THINGS TO DO:
1. In the forum post about the 1940 Davega girl's bike, what price did the poster pay for the bike, and when?
2. In one to three sentences, explain why the poster of the forum post about the 1940 Davega girl's bike decided to buy it.
3. Continue the forum post about restoring the 1940 Davega girl's bike from where it stops.

# 1940 Davega Girl - Reggie Mac



## pedalpower17 (Oct 2, 2019)

It’s finally time to clean up my Davega girl and get her road ready.   I plan to share the steps of the process here on the CABE, with the hopes of mining all the knowledge out there, maybe some practical tips and suggestions along the way.

This Davega story began three years ago when I wanted a prewar rider for cruising the neighborhood with the family.  I had no particular make or model in mind, just waiting for something to catch my eye.  Thanks to fellow Caber, Rollo, I was able to pick up a 36 Davega Reggie McNamara Roadster.  Love the bike!  That led to reading _Colonel Albert Pope And His American Dream Machines _(great book), and also discovering the basic story of the Davega department stores in New York City.  I was really entertained and fascinated by both stories, Pope and Davega.






While researching the Davega company, I went to eBay and entered the name…and got lots of results for all kinds of sports equipment, including baseball gloves, ice skates, tennis rackets and golf clubs from the 30s and 40s.  And there, way down at the bottom of the page of items was the Davega girl!!!  The seller was the Lowry Street Pickers in Smyrna, TN, just south of Nashville.  They got it from an estate sale and had had her for a long time.  She was incomplete, modified and imperfect with skinny tires, but looked to be a nice survivor.  I saw potential to be a great mate for my 36….as well as a cool rider for my 5’2” wife!  Also, worth mentioning, I always thought that those laced skirt guards gave the prewar ladies bikes a cool uniqueness, not to mention encouraging more women to ride….and who doesn’t love to see women riding bikes!  When I noticed the eyelets on the rear fender of the bike, my mind was made up.  I paid $115 for the bike in the Spring of 2018 and then, the following September, made the road trip from MI to pick it up. More than a year later, it’s time to start bringing her back to life.















The goal is preservation of what appears to be OE on the bike and replacing non-OE components with something that is at least close. For this project, "close" will mean a component that, according to catalogs in the Westfield book and other images, could have been spec on Davega, Westfield or even Columbia-branded bikes in the late 30s or just before the war, at a similar equipment level (i.e. tank, light, truss rods, chain guard).  The 39 and 41 Westfields pictured below will be guides, recognizing that my Davega probably had slightly different specs.  Rust will be removed from all components.





Mr. Colombia confirmed that the chain ring, assuming it’s original, makes this a junior model.

A drop stand was installed and I’ve already picked up a few components for the project. I'm planning to patina paint the tank to match.  At this point, the only missing items are the horn to fit the tank and the skirt lace loops for the rear axle.

MATERIAL PROVIDED:
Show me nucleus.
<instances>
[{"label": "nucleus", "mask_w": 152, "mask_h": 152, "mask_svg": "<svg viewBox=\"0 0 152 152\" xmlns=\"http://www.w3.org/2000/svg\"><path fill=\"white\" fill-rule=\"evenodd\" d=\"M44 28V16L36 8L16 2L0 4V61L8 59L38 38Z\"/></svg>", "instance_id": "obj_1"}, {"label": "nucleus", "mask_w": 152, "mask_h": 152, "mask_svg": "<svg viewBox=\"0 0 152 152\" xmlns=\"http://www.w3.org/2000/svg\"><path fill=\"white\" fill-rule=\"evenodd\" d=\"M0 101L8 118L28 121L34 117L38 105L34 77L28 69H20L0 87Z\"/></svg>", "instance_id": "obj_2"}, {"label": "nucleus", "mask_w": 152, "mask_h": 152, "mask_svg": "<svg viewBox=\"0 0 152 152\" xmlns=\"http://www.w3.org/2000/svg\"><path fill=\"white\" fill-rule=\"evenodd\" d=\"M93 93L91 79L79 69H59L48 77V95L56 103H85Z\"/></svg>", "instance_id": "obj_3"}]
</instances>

PER-TASK OUTPUTS:
1. The poster paid $115 for it in the spring of 2018.

2. The poster saw the bike's potential to be a great mate for their 1936 Davega and a cool rider for their 5'2" wife. Noticing the eyelets on the rear fender settled the decision.

3.
This will be a slow burn, unrushed effort.  No pressure of a finish date goal. I'm just gonna enjoy the process, component by component.


----------



## Freqman1 (Oct 2, 2019)

I look forward to seeing the finished product. The Reggie McNamara story is interesting to me. Six Day racing had some interesting characters but this guy was something else! V/r Shawn


----------



## pedalpower17 (Oct 2, 2019)

Freqman1 said:


> I look forward to seeing the finished product. The Reggie McNamara story is interesting to me. Six Day racing had some interesting characters but this guy was something else! V/r Shawn



Hey, Shawn.  I completely agree about Reggie, and I could easily have mentioned in this post that his incredible story is also a part of my fondness and appreciation for these Davegas.  After three years, I still can't choose between referring to my red one as The Colonel or as Reggie Mac.   Both were giants.


----------



## pedalpower17 (Oct 4, 2019)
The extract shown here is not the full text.